The district attorney was puzzled and inclined to be downcast.

“I’m going to help you some in this case,” went on Bertram. “In fact I’m going just as far as it is possible for any one to go. It isn’t alone because I think a lot of that little kid in there, who has been struck down in this ruthless way. There’s a long score to be settled before Jimmy Coyle’s case is to be considered at all. For one thing I believe the man who shot this boy, and who has been doing these murders around here, the work of the masked horseman, is the same person who killed Nick Caldwell.”

“I thought Nick was killed by a general volley, fired by the invaders when the ranch on the Lower Powderhorn was burned,” said Woods in surprise.

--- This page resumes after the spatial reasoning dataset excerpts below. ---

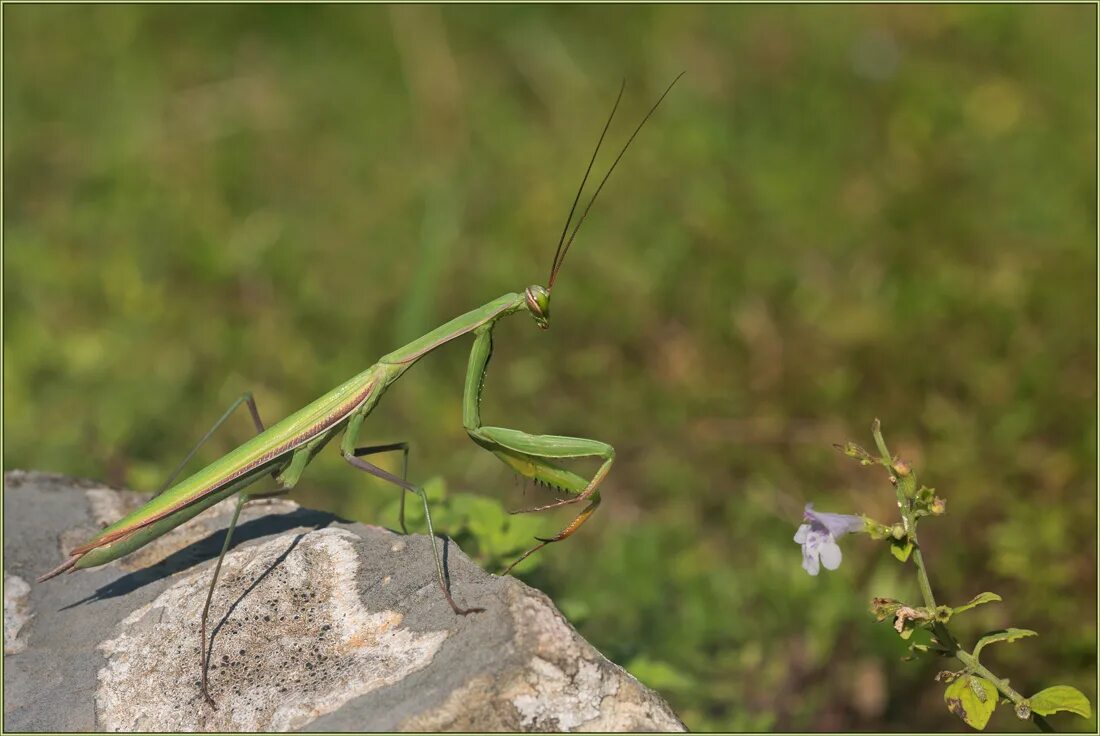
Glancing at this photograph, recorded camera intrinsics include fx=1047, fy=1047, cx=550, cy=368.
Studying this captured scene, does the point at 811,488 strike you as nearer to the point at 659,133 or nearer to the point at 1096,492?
the point at 1096,492

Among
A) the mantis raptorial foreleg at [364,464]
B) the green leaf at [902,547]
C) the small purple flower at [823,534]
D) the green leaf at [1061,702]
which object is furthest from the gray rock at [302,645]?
the green leaf at [1061,702]

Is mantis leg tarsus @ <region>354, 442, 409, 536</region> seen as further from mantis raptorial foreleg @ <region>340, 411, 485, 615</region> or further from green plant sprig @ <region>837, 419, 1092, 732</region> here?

“He was and he wasn’t. Nick was wounded when he started to run, but he wasn’t badly hurt until he had almost made his get-away. I believe that the boys with Swingley’s outfit had so much admiration for the fight Nick had put up in that cabin that they were shooting wild, just to let him escape. Swingley knew that. He had determined to get Nick at any cost, and he wasn’t going to see him escape. So, just when the firing lulled, and Nick was about to leap into the underbrush to safety, there came one shot, which drilled him, just as cleanly as that boy was shot, and as Hersekorn has been shot, and as all the rest of the victims of the masked horseman have been shot. There’s no telling just who did it, but Swingley was really guilty in Nick’s case, whether he fired the shot or whether he didn’t.”

“Well, in the boy’s case we’ve made a start, at least, toward something tangible,” said Woods. “I’m going to turn questioner now and ask you how we are going to go about finding the man who made those finger prints.”

The Texan smiled enigmatically. “That’s something we’ll have to leave to the gods,” he replied. “Meantime I want you to give me some of that powder, as I might have to do a little finger-print experimenting myself.”

“Take the bottle and the brush,” replied Woods. “I believe you can carry this thing along further than I can now. I seem to be at the end of my rope.”

The Texan put the bottle and the brush in his pocket. Then he carried Jimmy’s clothes and rifle back to the bedroom.

Making sure that the boy was resting easily, and once more getting assurance from Uncle Billy that the patient would recover in due time, the Texan mounted his horse and rode toward town, after saying good-by to the district attorney.

Alma Caldwell watched him through one of the windows of the ranch house. He had hardly spoken to her while he was at the ranch, nor did he turn in the saddle for a backward glance at the place. She saw his broad shoulders and wide gray hat, rise and fall in easy undulations, as the Texan’s mount was urged into a gallop toward Wild Horse.